Der Innenminister hatte auf einer Pressekonferenz ausweichend auf die Frage einer Journalistin geantwortet hatte, ob er privat als Jäger eine Waffe bei oder über ein ehemaliges Mitglied der Gruppierung gekauft oder bei diesem ein Schießtraining absolviert habe. Caffier sagte, das sei eine reine Privatangelegenheit.

Caffier: Es lag damals kein Verdacht vor

Am Freitag räumte Caffier dann in einem vom Nachrichtenmagazin Der Spiegel veröffentlichten Interview den Kauf ein: „Ja, habe ich. Eine Kurzwaffe. Anfang 2018, auf Basis der gesetzlichen Grundlagen und zu einem Zeitpunkt, als der Mann noch nicht unter Verdacht stand und im In- und Ausland als zuverlässiger Ausbildungspartner der Polizei galt.“ Keiner habe damals mögliche Kontakte des Mannes zu Rechtsextremisten vermutet, so der Politiker.

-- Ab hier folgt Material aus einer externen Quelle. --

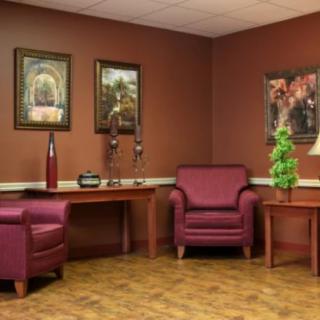 A cozy office waiting area with upholstered chairs, artwork on the walls, and decorative items.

Anfang 2018 lagen den Behörden und Caffier demnach keine Verdachtsmomente zu der Firma vor. Der Mann sei immer noch ein offiziell zugelassener Waffenhändler. Er führe die Waffe ausschließlich zur Jagd, eine Kurzwaffe gehöre dort zur normalen Ausrüstung.

Caffier habe der Ministerpräsidentin im Gespräch versichert, dass diese Begründung stimme, hieß es aus der Staatskanzlei. Das Eintreten für Demokratie und Freiheit und der Kampf gegen den Rechtsextremismus seien zentrale Anliegen der Landesregierung. Daran dürfe es keinen Zweifel geben, hieß es weiter.